Ingredients for hummus:
2C. Chickpeas (cooked & drained)
1 Garlic clove (chopped)
1T. Lemon juice
¼ C. Tahini (sesame seeds paste)
3T. Olive oil
Pinch of paprika
In a food processor, combine the chickpeas, garlic, lemon juice and tahini and puree to a chunky paste. Scrape down the side of the bowl. Add olive oil and the paprika and puree until smooth.
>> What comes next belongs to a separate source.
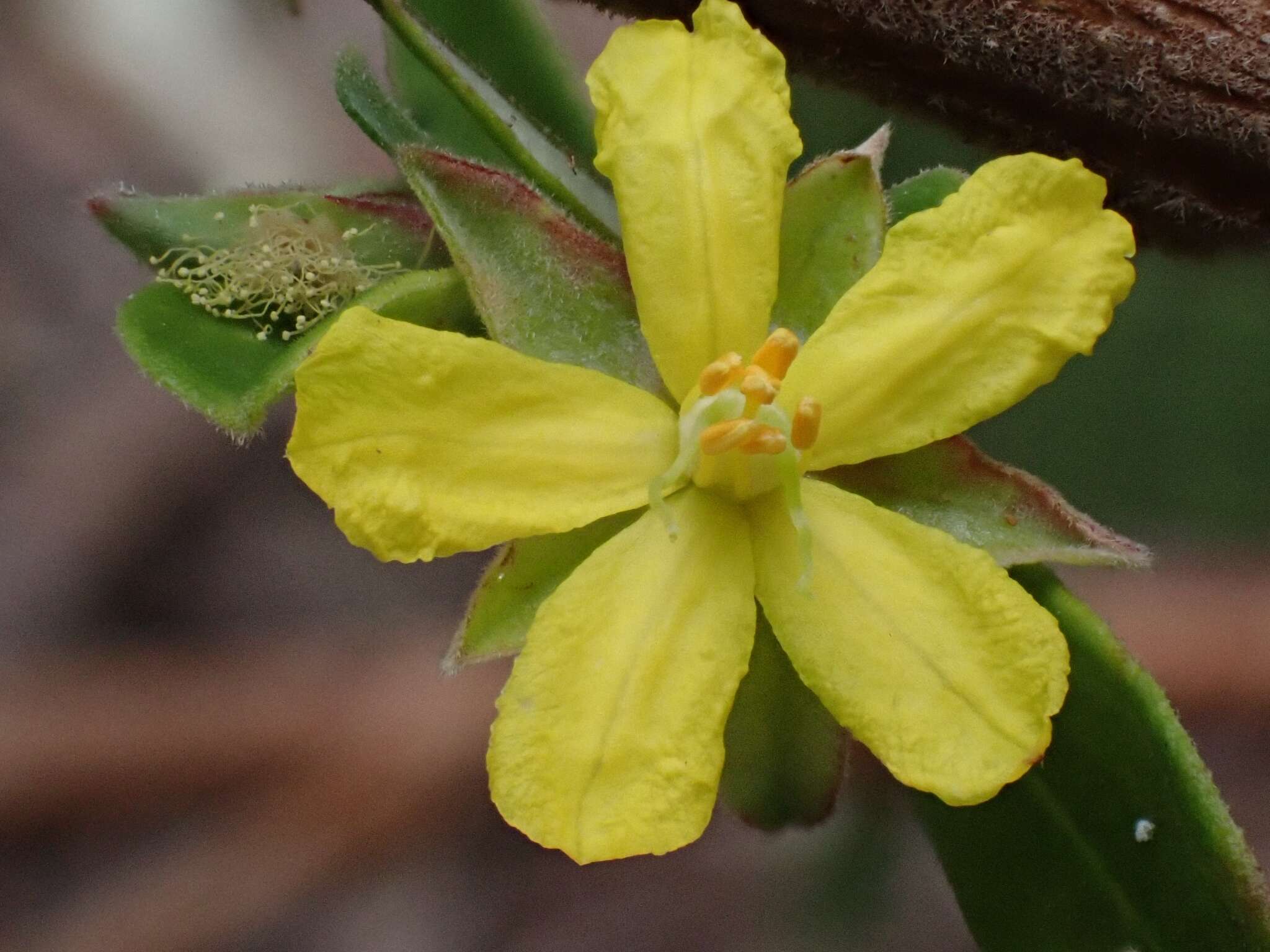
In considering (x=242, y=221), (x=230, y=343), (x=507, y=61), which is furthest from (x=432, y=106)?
(x=230, y=343)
Season the hummus with salt, drizzle with olive oil and serve with pita bread.
Ingredients for Pita Bread:
2T. Olive oil
2T. Dry yeast
In ¼ Cup of warm water dissolve the sugar & the yeast, & set aside till the yeast foams up.
In a large bowl, mix together all the ingredients including the sugar-yeast mixture and knead into smooth dough.
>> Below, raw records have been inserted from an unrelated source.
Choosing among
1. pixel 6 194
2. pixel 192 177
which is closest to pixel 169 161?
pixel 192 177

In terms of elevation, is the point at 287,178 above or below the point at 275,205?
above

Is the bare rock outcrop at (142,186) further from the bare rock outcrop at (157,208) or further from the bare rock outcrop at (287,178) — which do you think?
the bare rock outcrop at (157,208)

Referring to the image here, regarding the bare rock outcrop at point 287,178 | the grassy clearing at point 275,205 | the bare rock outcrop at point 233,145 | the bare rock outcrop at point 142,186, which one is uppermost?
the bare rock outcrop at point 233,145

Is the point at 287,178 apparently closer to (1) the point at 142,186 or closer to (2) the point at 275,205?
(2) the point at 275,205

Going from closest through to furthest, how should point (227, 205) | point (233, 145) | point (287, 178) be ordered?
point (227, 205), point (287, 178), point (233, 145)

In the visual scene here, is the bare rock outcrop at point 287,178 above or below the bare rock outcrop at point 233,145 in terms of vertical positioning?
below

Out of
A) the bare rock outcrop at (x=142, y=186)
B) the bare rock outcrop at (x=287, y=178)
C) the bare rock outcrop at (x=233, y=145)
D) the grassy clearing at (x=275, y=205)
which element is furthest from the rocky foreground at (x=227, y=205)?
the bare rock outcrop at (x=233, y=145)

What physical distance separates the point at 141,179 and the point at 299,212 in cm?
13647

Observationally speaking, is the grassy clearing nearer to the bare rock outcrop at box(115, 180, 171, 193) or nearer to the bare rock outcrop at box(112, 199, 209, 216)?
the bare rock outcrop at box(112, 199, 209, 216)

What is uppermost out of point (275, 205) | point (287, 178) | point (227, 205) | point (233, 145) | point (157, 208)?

Place in a bowl coated with olive oil, turning over once so that the dough is coated with oil and cover with cling wrap.
Keep in a warm place to rise, about 1 hour, until doubled in volume.
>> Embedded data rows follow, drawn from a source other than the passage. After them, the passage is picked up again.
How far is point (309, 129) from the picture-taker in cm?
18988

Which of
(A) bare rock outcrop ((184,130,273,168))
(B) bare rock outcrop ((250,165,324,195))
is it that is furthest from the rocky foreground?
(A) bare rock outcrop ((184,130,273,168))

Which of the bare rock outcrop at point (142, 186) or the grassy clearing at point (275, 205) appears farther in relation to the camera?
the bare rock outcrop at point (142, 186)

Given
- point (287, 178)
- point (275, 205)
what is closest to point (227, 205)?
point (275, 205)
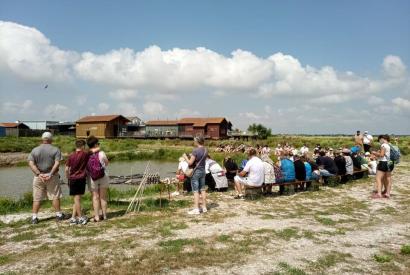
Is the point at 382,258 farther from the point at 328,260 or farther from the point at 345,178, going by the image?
the point at 345,178

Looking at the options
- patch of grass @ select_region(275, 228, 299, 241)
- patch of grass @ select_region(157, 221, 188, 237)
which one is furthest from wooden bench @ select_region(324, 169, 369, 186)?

Now divide into 6 pieces., Roll each ball into a dough around 7 inches in diameter cover with a kitchen towel, and allow the balls to rest about 30 minutes.
Try to roll evenly so the pita will rise in the oven, making a perfect pocket.
Place a pizza stone or a baking tray in an oven, and preheat to 250 degrees.
Place as many pitas as you can on the stone without overlapping.
Leave alone for 3 minutes. The pitas should puff up.
Remove from the oven and transfer to a cooling rack. The pita should now deflate and is ready to be served.